Geographical map of 27 CHOP primary care sites across greater Philadelphia region. In the left map, the proportion of patients of Caucasian race are depicted for each site. In the right map, the proportion of patients using public insurance (Medicaid) at each site is depicted. The size of each site on each map is proportional to the number of patients at the given site. Stars indicate sites used in our data analysis.

Our group continues to construct methods for performing non-iterative, privacy-preserving distributed inference, ideal for use within CRNs which seek to collaborate on analyses without sharing patient-level data. We seek to create distributed methods for the types of outcomes most common in healthcare, so far producing methods for modeling binary25, time-to-event22, and now zero-inflated count outcomes. Further, we look to develop distributed methods with a greater emphasis on data security, incorporating techniques such as homomorphic encryption as was done in works concerning distributed linear and logistic regression17,38. While additional methods are being developed and implemented, we believe ODAH is worthy of consideration when one seeks to perform distributed regression on zero-inflated count outcome data.
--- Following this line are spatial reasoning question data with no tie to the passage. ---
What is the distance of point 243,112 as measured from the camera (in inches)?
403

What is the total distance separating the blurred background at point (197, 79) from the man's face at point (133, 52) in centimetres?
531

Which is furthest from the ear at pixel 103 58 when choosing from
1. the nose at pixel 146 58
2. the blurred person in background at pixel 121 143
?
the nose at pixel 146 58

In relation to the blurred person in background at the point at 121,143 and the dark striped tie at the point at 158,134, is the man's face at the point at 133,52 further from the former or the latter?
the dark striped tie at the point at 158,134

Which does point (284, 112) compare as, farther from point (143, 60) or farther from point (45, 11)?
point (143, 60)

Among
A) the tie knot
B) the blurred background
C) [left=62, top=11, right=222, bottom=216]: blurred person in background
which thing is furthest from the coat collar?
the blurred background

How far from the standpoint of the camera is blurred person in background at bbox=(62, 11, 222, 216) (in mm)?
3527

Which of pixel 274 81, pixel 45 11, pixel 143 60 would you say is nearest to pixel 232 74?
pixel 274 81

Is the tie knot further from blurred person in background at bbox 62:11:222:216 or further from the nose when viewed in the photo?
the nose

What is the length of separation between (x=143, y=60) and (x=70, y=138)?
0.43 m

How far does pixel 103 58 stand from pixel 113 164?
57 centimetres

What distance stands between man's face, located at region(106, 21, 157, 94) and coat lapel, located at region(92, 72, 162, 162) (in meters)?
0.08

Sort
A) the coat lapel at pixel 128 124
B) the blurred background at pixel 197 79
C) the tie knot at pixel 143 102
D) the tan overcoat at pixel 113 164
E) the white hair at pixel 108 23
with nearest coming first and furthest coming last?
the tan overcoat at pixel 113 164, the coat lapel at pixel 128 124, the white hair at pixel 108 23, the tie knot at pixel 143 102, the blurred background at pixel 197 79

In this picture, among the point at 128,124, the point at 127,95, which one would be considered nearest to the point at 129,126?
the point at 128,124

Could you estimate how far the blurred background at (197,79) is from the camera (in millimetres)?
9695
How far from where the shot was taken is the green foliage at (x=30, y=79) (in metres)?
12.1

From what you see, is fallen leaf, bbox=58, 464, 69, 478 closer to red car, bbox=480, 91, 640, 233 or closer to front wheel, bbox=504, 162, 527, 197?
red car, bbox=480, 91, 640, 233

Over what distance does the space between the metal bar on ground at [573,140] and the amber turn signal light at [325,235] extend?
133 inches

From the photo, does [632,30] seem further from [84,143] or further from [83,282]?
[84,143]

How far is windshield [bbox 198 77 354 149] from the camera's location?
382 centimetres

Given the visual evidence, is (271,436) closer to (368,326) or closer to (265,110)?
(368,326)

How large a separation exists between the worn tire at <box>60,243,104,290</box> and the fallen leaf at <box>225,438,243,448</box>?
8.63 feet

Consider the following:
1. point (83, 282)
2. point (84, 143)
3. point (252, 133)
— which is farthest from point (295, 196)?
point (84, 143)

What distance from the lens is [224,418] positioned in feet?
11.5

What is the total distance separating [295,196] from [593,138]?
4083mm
The code for ODAH is available within the “pda” package in R. Instructions for package installation can be found at https://github.com/Penncil/pda. Details concerning all methods our group has developed for performing distributed regression can be found at https://PDAmethods.org; an overview and sample code for ODAH are available at https://PDAmethods.org/portfolio/odah/. To implement ODAH, one institution will serve as the lead site and coordinate the analysis with other collaborating sites. In order for institutions to collaborate with one another, all data being analyzed must adhere to a common data model to ensure that the same data definitions are used across institutions. Additionally, all institutions must analyze the exact same set of variables. Once these requirements have been met, the procedure outlined in the Methods section can be followed to conduct a privacy-preserving distributed analysis using ODAH.

Conclusion

We introduced an accurate, communication-efficient, privacy-preserving algorithm (ODAH) for performing distributed hurdle regression for settings featuring a zero-inflated count outcome. By only requiring patient-level data from one site, we limit between-site communication to sharing only aggregate statistics in at most two rounds, preserving patient privacy and keeping necessary data exchange to a minimum. In an extensive simulation study and two real-world data analyses, ODAH exhibited higher estimation accuracy than meta-analysis, most notably in the context of rare events. We believe ODAH can be a useful method for analyzing zero-inflated count outcomes in a clinical research network where patient-level data cannot be shared.